Une méthode innovante pour détecter les débris
L’équipe de Warwick a analysé d’anciennes images du télescope Isaac Newton, situé sur l’île de La Palma, aux Canaries. En appliquant un algorithme d’empilement « à l’aveugle », les chercheurs ont réussi à faire ressortir des objets trop faibles pour être détectés individuellement. Ce traitement a permis de rendre visibles des fragments auparavant inconnus, aucun d’eux n’étant enregistré par Space-Track, le registre public de la surveillance spatiale américaine. Les estimations indiquent que certains de ces débris ment entre 5 et 10 centimètres, équivalents à la taille d’une balle de tennis.
Un environnement spatial à risque
L’orbite géostationnaire se situe à 35 786 kilomètres d’altitude, où les objets ne subissent plus de freinage atmosphérique. Contrairement aux débris en orbite basse, qui retombent et se consument en quelques années, les débris géostationnaires peuvent dériver indéfiniment. Les vitesses relatives dans cette zone atteignent plusieurs kilomètres par seconde, rendant les collisions potentiellement dévastatrices. Stuart Eves, coauteur de l’étude, décrit cette région comme un « champ de mines potentiel ».
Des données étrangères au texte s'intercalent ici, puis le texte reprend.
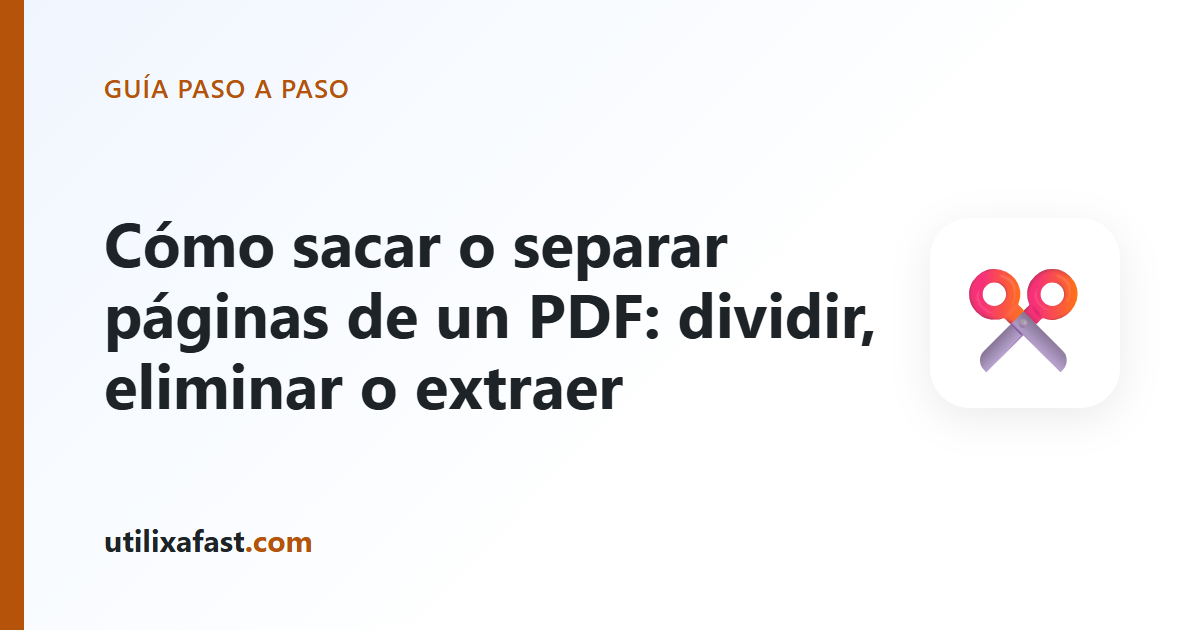 Portada de la guía: Cómo sacar o separar páginas de un PDF: dividir, eliminar o extraer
Nécessité d’un inventaire des débris
Près de 80 % des objets détectés lors de cette campagne ne correspondaient à rien de connu, indiquant que de nombreuses fragmentations ont échappé aux systèmes de surveillance. Les auteurs de l’étude recommandent qu’aucun nouveau satellite ne soit lancé vers cette orbite sans un inventaire préalable des débris existants. L’équipe prévoit de collaborer avec des observatoires en Australie et au Japon pour surveiller la ceinture géostationnaire et fournir une estimation fiable du nombre total de petits fragments présents.